Ensuite la France prendra avec retard le virage vers le supersonique que l’Allemagne réussit avec la mise en service en 1939 de la soufflerie de Peenemünde qui atteint Mach 4,4 durant … 15 secondes. Elle servira à concevoir V1 et V2. Après la guerre c’est d’ailleurs une équipe Allemande « récupérée » et fixée à Emmendigen, en zone d’occupation française, qui concevra partiellement la grande soufflerie supersonique de Vernon. Celle ci essayera la maquette de la première fusée française: Véronique ( VERnon electrONIQUE)

Le Cx  ( coefficient de trainée aérodynamique de quelques objets
Si après la seconde guerre mondiale les souffleries pour l’aviation évolueront vers les grandes vitesses, les souffleries « classiques » trouveront de nouvelles applications.

C’est d’abord tous les constructeurs automobiles qui concevront leurs modèles avec des souffleries. Avant guerre la soufflerie était surtout employée pour les voitures de sport, elle va devenir l’outil indispensable non seulement pour la forme de la carrosserie mais pour tous les composants.
Quelle forme doit avoir une carrosserie d’automobile ? Pour Eiffel un corps caréné idéal devait avoir une forme fuselé de proportion optimales 3,5 <L/D<4. Un corps caréné a un comportement différent dans l’air et prés du sol car la trainée augmente alors par décollement de la couche limite. Jaray, dés 1922, essaya des profils de carrosserie dérivés des ailes d’avion. Malheureusement une aile a de la portance ce qui rend aléatoire la tenue de route. Maubussin proposa en 1933 une carrosserie en aile d’avion symétrique positionnée verticalement. Finalement les carrosseries devinrent une combinaison d’une aile horizontale et d’une autre verticale.

+++

(Consignes de l'exercice)
• A. D'après l'extrait, en quelle année la soufflerie de Peenemünde a-t-elle été mise en service ?
• B. Résumez l'extrait en deux phrases.

(Données extraites)
+++

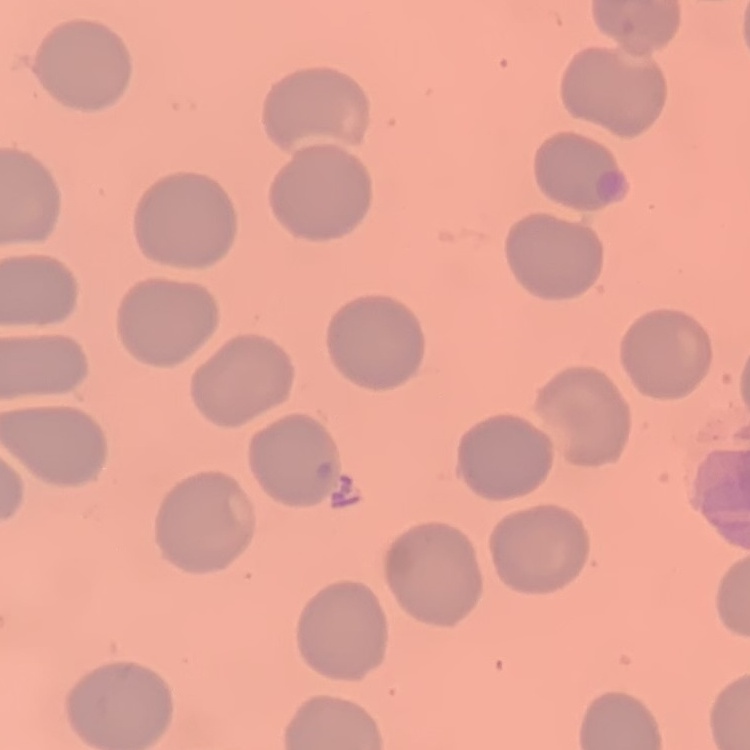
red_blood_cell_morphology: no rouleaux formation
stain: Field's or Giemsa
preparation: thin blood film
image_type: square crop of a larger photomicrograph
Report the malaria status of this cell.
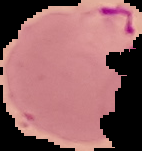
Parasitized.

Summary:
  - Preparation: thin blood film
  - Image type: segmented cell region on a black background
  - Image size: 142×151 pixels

+++

(Liste des réponses)
• A. En 1939.

• B. La France a pris avec retard le virage vers le supersonique, que l'Allemagne a réussi en 1939 avec la soufflerie de Peenemünde, et après la guerre une équipe allemande a conçu en partie la grande soufflerie supersonique de Vernon. Les souffleries classiques ont ensuite trouvé de nouvelles applications, d'abord chez les constructeurs automobiles, pour qui elles sont devenues un outil indispensable pour la carrosserie comme pour tous les composants.